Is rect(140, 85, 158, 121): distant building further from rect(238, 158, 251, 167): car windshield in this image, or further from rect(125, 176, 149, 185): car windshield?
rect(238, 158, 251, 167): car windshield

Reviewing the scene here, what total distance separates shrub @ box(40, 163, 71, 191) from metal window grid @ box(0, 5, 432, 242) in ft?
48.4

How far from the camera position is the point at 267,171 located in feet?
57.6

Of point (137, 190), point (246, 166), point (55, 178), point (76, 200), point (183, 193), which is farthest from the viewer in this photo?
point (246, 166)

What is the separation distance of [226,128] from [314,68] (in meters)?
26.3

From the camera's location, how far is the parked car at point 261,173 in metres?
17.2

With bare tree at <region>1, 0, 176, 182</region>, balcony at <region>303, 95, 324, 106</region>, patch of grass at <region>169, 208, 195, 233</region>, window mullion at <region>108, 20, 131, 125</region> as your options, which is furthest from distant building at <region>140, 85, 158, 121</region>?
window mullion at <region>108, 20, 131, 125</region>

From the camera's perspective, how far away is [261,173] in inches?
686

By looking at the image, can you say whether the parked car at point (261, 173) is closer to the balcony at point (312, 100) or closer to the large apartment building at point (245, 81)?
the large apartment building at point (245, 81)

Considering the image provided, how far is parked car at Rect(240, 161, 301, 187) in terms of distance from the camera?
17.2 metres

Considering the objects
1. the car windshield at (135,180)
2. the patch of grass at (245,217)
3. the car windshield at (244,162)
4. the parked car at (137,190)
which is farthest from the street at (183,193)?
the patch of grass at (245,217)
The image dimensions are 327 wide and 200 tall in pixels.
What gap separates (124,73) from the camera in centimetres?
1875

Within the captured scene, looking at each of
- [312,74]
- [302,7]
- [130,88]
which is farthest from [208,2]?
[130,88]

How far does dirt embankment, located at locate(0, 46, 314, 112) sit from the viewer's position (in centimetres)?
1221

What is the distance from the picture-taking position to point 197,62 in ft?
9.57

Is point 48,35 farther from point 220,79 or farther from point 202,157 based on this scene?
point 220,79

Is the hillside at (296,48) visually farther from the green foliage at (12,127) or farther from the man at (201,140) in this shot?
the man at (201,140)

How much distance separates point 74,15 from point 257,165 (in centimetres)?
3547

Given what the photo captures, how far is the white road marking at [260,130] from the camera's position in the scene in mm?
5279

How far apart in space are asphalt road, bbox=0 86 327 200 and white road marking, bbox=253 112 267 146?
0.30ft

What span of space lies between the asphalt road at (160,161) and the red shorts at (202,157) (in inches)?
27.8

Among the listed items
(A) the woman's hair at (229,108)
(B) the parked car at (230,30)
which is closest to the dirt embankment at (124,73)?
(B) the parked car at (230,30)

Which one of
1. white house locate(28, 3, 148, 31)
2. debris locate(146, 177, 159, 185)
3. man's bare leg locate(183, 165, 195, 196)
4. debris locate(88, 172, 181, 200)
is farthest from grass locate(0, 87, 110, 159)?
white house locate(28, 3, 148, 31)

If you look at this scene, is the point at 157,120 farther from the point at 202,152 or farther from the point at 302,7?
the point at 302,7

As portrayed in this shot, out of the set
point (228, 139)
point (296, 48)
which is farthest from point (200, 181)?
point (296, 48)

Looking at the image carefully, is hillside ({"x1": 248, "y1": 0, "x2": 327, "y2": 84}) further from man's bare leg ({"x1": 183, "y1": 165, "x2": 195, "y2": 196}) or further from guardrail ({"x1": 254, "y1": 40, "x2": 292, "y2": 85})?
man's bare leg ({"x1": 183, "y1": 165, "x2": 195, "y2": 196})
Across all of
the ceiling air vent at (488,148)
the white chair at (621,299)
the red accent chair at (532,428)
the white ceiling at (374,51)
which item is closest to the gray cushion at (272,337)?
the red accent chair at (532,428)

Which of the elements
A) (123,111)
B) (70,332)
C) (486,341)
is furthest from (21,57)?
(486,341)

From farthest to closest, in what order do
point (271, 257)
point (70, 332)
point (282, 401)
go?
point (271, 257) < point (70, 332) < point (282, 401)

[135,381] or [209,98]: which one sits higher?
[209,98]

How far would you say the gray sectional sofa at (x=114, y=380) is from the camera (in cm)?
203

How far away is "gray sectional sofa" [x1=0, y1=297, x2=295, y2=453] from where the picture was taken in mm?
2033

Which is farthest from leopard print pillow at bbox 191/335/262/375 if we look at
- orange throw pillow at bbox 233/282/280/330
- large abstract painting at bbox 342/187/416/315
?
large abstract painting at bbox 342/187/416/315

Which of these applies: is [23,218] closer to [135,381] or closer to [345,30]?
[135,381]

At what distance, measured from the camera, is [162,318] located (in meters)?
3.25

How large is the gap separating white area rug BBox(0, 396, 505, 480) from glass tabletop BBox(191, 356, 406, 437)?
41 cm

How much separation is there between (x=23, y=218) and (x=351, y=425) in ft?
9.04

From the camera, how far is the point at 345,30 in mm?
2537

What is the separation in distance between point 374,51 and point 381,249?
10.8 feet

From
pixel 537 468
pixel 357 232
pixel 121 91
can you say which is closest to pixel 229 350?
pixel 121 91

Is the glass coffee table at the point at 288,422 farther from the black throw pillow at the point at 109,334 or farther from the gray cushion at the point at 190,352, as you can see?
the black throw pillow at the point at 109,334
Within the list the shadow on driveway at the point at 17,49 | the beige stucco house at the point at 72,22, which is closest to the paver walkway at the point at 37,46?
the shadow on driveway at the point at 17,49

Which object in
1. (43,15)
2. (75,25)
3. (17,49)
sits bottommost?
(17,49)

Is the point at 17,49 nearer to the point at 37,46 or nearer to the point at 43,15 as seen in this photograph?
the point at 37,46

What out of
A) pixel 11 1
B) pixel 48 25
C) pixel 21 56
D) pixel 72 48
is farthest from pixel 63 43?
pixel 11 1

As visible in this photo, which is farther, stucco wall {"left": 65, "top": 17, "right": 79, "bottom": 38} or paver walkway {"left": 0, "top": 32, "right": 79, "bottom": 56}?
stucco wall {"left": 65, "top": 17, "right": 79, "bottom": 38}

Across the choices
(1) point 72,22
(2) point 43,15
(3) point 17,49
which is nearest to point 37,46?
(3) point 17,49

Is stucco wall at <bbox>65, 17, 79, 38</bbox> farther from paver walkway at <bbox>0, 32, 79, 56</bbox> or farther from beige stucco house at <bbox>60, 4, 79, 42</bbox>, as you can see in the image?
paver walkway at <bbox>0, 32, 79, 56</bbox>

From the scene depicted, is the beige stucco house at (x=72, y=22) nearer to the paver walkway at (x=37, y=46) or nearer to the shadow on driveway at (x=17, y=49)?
******************************
Task requirements> Please give all of the material again with "shrub" swapped for "bush" and nothing else changed.

Solution to this exercise>
Is rect(140, 85, 158, 121): distant building further from rect(238, 158, 251, 167): car windshield in this image, or further from rect(125, 176, 149, 185): car windshield?
rect(238, 158, 251, 167): car windshield

Reviewing the scene here, what total distance separates bush @ box(40, 163, 71, 191) from metal window grid @ box(0, 5, 432, 242) in ft?
48.4

How far from the camera position is the point at 267,171 located in feet?
57.6

Of point (137, 190), point (246, 166), point (55, 178), point (76, 200), point (183, 193), which is farthest from the viewer in this photo?
point (246, 166)

What is the separation distance of [226,128] from [314,68] (in meters)?
26.3

From the camera's location, how far is the parked car at point 261,173 in metres?
17.2

With bare tree at <region>1, 0, 176, 182</region>, balcony at <region>303, 95, 324, 106</region>, patch of grass at <region>169, 208, 195, 233</region>, window mullion at <region>108, 20, 131, 125</region> as your options, which is furthest from distant building at <region>140, 85, 158, 121</region>?
window mullion at <region>108, 20, 131, 125</region>

From the camera's perspective, how far away is [261,173] in inches?
686

By looking at the image, can you say whether the parked car at point (261, 173) is closer to the balcony at point (312, 100) or closer to the large apartment building at point (245, 81)?
the large apartment building at point (245, 81)

Considering the image provided, how far is parked car at Rect(240, 161, 301, 187) in terms of distance from the camera?
17.2 metres

Considering the objects
1. the car windshield at (135,180)
2. the patch of grass at (245,217)
3. the car windshield at (244,162)
4. the parked car at (137,190)
which is farthest from the street at (183,193)?
the patch of grass at (245,217)
The image dimensions are 327 wide and 200 tall in pixels.
What gap separates (124,73) from the camera in centimetres?
1875

Within the captured scene, looking at each of
- [312,74]
- [302,7]
- [130,88]
which is farthest from [208,2]?
[130,88]

How far does dirt embankment, located at locate(0, 46, 314, 112) sit from the viewer's position (in centimetres)?
1221

What is the distance from the picture-taking position to point 197,62 in ft?
9.57

Is point 48,35 farther from point 220,79 or farther from point 202,157 based on this scene?
point 220,79

Is the hillside at (296,48) visually farther from the green foliage at (12,127) or farther from the man at (201,140) in this shot?
the man at (201,140)

How much distance separates point 74,15 from point 257,165 (in centimetres)?
3547

Given what the photo captures, how far is the white road marking at [260,130] from the camera's position in the scene in mm?
5279

How far apart in space are asphalt road, bbox=0 86 327 200 and white road marking, bbox=253 112 267 146?
0.30ft

What span of space lies between the asphalt road at (160,161) and the red shorts at (202,157) (in inches)?
27.8

Among the listed items
(A) the woman's hair at (229,108)
(B) the parked car at (230,30)
which is closest to the dirt embankment at (124,73)?
(B) the parked car at (230,30)

Which one of
1. white house locate(28, 3, 148, 31)
2. debris locate(146, 177, 159, 185)
3. man's bare leg locate(183, 165, 195, 196)
4. debris locate(88, 172, 181, 200)
is farthest from grass locate(0, 87, 110, 159)?
white house locate(28, 3, 148, 31)

If you look at this scene, is the point at 157,120 farther from the point at 202,152 or farther from the point at 302,7?
the point at 302,7

As portrayed in this shot, out of the set
point (228, 139)
point (296, 48)
which is farthest from point (200, 181)?
point (296, 48)

Looking at the image carefully, is hillside ({"x1": 248, "y1": 0, "x2": 327, "y2": 84}) further from man's bare leg ({"x1": 183, "y1": 165, "x2": 195, "y2": 196}) or further from guardrail ({"x1": 254, "y1": 40, "x2": 292, "y2": 85})?
man's bare leg ({"x1": 183, "y1": 165, "x2": 195, "y2": 196})
Across all of
the ceiling air vent at (488,148)
the white chair at (621,299)
the red accent chair at (532,428)
the white ceiling at (374,51)
which item is closest to the gray cushion at (272,337)?
the red accent chair at (532,428)

Which of the elements
A) (123,111)
B) (70,332)
C) (486,341)
is furthest from (21,57)?
(486,341)

From farthest to closest, in what order do
point (271, 257)
point (70, 332)
point (282, 401)
go?
point (271, 257) < point (70, 332) < point (282, 401)

[135,381] or [209,98]: which one sits higher?
[209,98]

How far would you say the gray sectional sofa at (x=114, y=380) is from the camera (in cm)?
203

How far away is "gray sectional sofa" [x1=0, y1=297, x2=295, y2=453] from where the picture was taken in mm?
2033

Which is farthest from leopard print pillow at bbox 191/335/262/375 if we look at
- orange throw pillow at bbox 233/282/280/330
- large abstract painting at bbox 342/187/416/315
?
large abstract painting at bbox 342/187/416/315

Which of these applies: is [23,218] closer to [135,381] or closer to [345,30]?
[135,381]

At what distance, measured from the camera, is [162,318] located (in meters)?
3.25

How large is the gap separating white area rug BBox(0, 396, 505, 480) from glass tabletop BBox(191, 356, 406, 437)?
41 cm

How much separation is there between (x=23, y=218) and (x=351, y=425) in ft?
9.04

From the camera, how far is the point at 345,30 in mm?
2537

What is the separation in distance between point 374,51 and point 381,249?
10.8 feet

From
pixel 537 468
pixel 357 232
pixel 121 91
can you say which is closest to pixel 229 350?
pixel 121 91

Is the glass coffee table at the point at 288,422 farther from the black throw pillow at the point at 109,334 or farther from the gray cushion at the point at 190,352, as you can see?
the black throw pillow at the point at 109,334
Within the list the shadow on driveway at the point at 17,49 | the beige stucco house at the point at 72,22, which is closest to the paver walkway at the point at 37,46?
the shadow on driveway at the point at 17,49

Which object in
1. (43,15)
2. (75,25)
3. (17,49)
sits bottommost?
(17,49)

Is the point at 17,49 nearer to the point at 37,46 or nearer to the point at 43,15 as seen in this photograph?
the point at 37,46

What out of
A) pixel 11 1
B) pixel 48 25
C) pixel 21 56
D) pixel 72 48
is farthest from pixel 63 43?
pixel 11 1

As visible in this photo, which is farther, stucco wall {"left": 65, "top": 17, "right": 79, "bottom": 38} or paver walkway {"left": 0, "top": 32, "right": 79, "bottom": 56}?
stucco wall {"left": 65, "top": 17, "right": 79, "bottom": 38}

Across the choices
(1) point 72,22
(2) point 43,15
(3) point 17,49
which is nearest to point 37,46?
(3) point 17,49

Is stucco wall at <bbox>65, 17, 79, 38</bbox> farther from paver walkway at <bbox>0, 32, 79, 56</bbox> or farther from beige stucco house at <bbox>60, 4, 79, 42</bbox>, as you can see in the image?
paver walkway at <bbox>0, 32, 79, 56</bbox>

From the scene depicted, is the beige stucco house at (x=72, y=22) nearer to the paver walkway at (x=37, y=46) or nearer to the shadow on driveway at (x=17, y=49)?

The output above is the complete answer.